(Saved data entries)
***
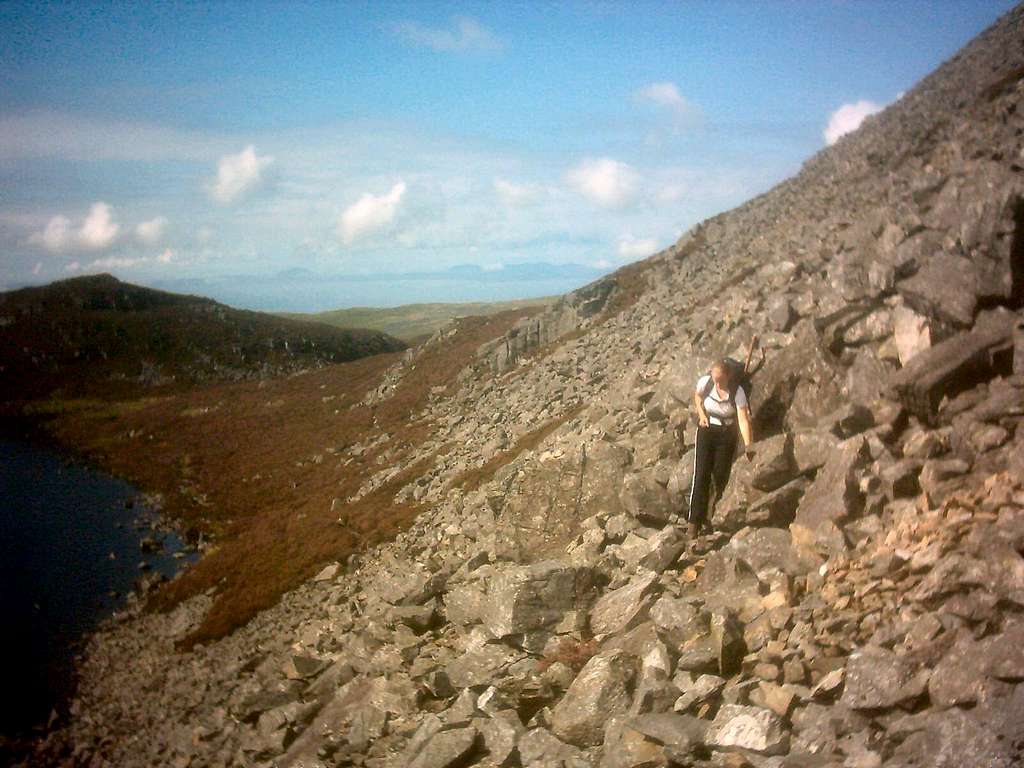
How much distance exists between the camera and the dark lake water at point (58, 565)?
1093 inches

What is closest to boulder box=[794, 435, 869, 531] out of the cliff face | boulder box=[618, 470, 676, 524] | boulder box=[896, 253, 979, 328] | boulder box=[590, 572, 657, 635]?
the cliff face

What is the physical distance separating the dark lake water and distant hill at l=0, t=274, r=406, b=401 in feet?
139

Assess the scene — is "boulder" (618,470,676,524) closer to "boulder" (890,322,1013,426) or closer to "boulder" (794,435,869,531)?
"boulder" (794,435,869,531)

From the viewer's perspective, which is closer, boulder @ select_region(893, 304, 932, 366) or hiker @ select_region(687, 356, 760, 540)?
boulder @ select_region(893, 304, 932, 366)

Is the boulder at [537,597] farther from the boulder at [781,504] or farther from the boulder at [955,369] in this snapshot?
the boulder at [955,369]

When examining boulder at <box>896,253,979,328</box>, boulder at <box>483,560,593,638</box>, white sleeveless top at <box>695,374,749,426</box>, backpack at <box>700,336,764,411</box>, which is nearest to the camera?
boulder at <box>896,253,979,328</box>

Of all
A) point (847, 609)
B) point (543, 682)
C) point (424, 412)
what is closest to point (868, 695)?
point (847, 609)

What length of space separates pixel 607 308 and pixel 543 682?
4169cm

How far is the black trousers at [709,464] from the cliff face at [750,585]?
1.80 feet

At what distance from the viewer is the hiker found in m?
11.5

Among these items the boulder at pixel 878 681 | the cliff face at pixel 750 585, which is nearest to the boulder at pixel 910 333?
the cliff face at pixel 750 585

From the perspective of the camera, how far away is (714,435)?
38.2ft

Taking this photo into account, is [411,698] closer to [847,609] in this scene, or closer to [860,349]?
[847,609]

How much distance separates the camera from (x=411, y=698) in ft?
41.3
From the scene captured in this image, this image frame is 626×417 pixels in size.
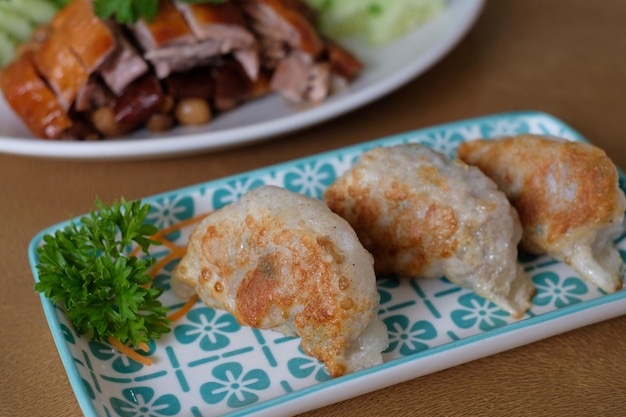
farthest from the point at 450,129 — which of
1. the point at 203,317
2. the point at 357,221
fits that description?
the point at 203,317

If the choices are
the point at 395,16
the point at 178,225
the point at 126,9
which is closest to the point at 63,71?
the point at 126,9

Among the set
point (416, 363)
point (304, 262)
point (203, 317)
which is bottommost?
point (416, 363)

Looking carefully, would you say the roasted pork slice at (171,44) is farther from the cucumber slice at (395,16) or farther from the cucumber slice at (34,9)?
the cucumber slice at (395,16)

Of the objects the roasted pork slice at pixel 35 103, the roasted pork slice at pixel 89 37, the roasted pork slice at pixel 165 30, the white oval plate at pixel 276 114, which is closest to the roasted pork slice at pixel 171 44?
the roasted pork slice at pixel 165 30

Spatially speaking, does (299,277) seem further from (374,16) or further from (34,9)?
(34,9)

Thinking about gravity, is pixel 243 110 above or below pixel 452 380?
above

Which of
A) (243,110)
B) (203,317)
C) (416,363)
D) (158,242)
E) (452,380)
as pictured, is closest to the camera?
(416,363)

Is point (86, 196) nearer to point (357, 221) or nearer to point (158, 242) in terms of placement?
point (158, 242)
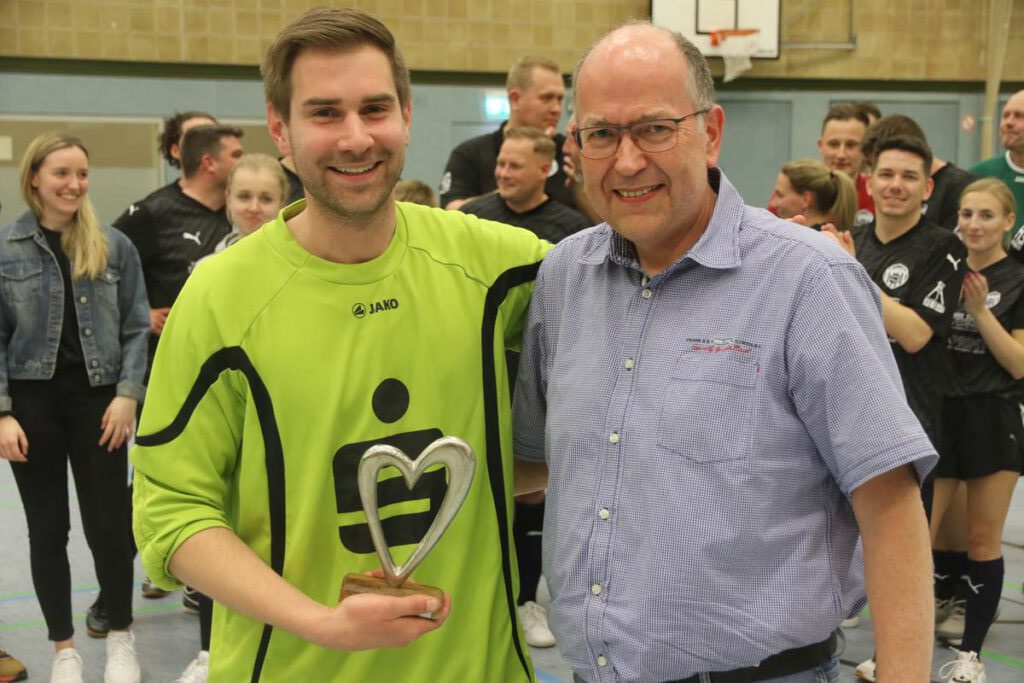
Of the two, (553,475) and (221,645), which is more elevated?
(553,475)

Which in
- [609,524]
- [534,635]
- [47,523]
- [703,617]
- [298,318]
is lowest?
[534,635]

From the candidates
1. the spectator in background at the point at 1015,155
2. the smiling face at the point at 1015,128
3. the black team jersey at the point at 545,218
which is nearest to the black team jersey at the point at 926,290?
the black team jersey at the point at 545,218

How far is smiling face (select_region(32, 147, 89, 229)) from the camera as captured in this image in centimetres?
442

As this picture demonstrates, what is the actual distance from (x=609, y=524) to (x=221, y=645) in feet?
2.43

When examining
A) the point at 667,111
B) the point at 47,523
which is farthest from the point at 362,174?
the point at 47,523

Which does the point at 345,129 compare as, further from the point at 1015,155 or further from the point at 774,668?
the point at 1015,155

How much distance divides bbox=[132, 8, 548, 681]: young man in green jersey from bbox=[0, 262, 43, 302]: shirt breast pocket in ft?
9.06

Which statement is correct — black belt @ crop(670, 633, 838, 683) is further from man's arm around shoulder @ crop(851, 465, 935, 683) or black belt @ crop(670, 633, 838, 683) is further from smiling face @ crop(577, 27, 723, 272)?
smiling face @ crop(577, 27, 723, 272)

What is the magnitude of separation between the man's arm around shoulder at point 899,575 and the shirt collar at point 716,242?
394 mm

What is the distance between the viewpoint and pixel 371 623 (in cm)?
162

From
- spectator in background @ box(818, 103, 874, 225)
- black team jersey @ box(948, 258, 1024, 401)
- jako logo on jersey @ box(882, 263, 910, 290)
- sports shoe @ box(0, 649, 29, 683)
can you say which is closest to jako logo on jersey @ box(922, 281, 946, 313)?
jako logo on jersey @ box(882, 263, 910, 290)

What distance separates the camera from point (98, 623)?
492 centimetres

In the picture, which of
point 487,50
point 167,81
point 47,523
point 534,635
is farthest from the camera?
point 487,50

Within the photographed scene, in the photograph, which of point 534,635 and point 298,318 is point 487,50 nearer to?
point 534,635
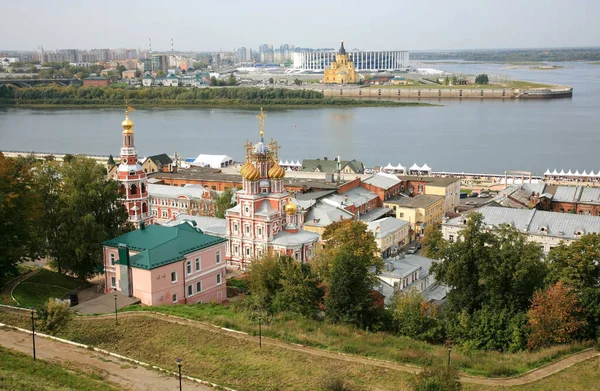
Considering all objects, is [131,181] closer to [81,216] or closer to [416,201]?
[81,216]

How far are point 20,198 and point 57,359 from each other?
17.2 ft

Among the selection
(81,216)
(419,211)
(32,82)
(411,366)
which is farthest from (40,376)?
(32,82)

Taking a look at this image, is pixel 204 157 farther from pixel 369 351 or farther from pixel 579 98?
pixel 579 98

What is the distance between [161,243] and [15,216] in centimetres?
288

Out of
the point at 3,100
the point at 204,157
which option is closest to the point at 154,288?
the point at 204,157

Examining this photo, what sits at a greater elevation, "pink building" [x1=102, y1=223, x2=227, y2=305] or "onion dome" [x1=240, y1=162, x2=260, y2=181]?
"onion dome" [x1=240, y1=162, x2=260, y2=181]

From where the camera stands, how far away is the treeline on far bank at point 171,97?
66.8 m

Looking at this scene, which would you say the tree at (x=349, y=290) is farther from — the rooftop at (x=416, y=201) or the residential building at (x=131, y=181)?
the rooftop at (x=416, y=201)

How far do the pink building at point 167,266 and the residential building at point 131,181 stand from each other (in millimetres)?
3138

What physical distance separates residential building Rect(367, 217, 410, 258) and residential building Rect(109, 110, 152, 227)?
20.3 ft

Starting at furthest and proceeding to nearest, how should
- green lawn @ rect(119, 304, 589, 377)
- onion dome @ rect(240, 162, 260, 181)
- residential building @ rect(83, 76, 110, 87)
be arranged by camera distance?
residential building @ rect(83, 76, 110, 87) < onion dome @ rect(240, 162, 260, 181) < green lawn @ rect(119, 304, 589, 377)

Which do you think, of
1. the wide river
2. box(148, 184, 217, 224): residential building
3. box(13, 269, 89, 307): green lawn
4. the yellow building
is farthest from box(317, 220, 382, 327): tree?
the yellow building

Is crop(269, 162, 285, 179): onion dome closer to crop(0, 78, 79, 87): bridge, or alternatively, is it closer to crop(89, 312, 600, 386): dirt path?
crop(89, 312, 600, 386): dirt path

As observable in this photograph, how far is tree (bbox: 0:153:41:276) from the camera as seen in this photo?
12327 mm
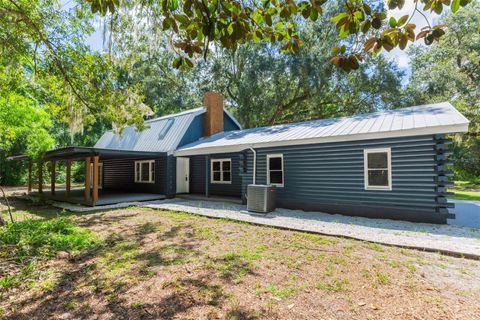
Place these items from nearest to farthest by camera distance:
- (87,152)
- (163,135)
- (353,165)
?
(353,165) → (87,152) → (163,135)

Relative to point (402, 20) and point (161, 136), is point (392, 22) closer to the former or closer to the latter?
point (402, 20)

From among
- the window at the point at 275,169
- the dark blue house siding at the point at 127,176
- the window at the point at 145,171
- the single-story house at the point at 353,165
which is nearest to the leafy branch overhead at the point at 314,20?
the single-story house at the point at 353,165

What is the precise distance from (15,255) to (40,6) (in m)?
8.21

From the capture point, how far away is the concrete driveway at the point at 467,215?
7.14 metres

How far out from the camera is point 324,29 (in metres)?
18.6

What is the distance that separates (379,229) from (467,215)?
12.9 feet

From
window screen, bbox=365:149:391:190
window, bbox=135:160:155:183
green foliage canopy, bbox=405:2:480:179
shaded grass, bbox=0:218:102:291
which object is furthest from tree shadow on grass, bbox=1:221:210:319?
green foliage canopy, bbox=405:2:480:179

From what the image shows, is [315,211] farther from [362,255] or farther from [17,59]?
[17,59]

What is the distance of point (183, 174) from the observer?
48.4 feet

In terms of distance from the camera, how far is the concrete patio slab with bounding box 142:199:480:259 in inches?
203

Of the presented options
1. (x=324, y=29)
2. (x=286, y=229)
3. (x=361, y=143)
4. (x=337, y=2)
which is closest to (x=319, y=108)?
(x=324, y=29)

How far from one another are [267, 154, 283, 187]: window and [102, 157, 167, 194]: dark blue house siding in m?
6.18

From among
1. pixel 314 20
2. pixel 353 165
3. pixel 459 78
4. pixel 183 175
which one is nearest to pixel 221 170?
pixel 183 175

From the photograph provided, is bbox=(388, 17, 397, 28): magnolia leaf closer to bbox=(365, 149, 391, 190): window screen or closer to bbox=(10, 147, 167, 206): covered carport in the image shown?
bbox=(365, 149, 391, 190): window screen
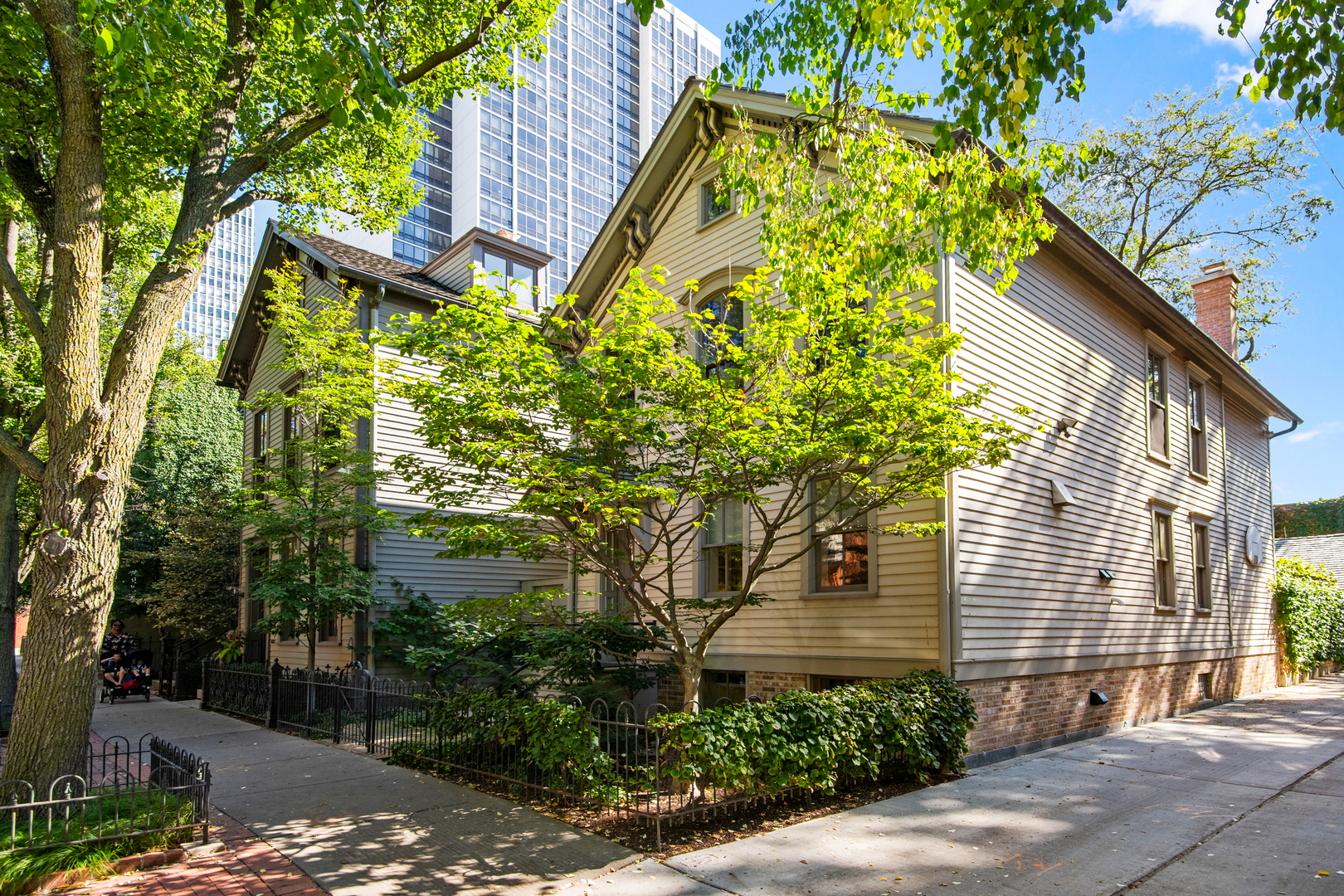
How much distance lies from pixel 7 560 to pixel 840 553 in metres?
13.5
***
→ **Task prompt**: The lines to be quoted run from the line containing "Of the presented options" through the end of the entries above, both included; quote them exactly and leave out any pictures.

→ **Response to this task**:
Of the presented options
1. (x=324, y=29)
2. (x=286, y=229)
3. (x=361, y=143)
4. (x=337, y=2)
which is closest to (x=319, y=108)?
(x=324, y=29)

How far from one another are [267, 154, 283, 187]: window and [102, 157, 167, 194]: dark blue house siding in m?
6.18

From among
1. pixel 314 20
2. pixel 353 165
3. pixel 459 78
4. pixel 183 175
which one is nearest to pixel 221 170?
pixel 183 175

From the photograph provided, is bbox=(388, 17, 397, 28): magnolia leaf closer to bbox=(365, 149, 391, 190): window screen or closer to bbox=(10, 147, 167, 206): covered carport in the image shown?
bbox=(365, 149, 391, 190): window screen
How much distance lies from pixel 7 560 to pixel 840 553 in metres?
13.5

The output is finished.